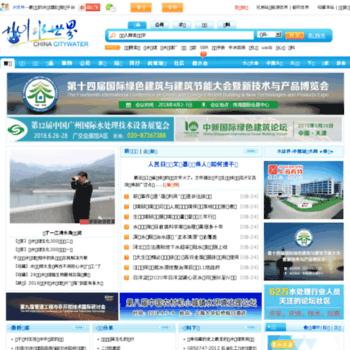 Chinacitywater.org thumbnail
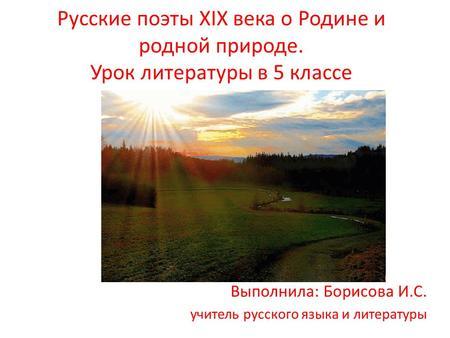 Стихотворения о природе русских поэтов 19 века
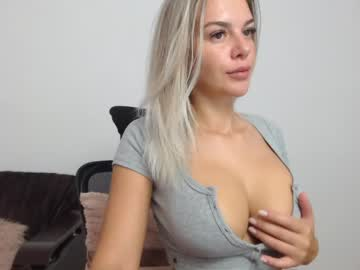 [06-08-20] hellen_joy record private sex show from Chaturbate.com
----------
Working from the line containing "Стихотворения о природе" to the last line of the data, retype every line exactly, both ends included, and leave out all pictures.

Result →
 Стихотворения о природе русских поэтов 19 века
 [06-08-20] hellen_joy record private sex show from Chaturbate.com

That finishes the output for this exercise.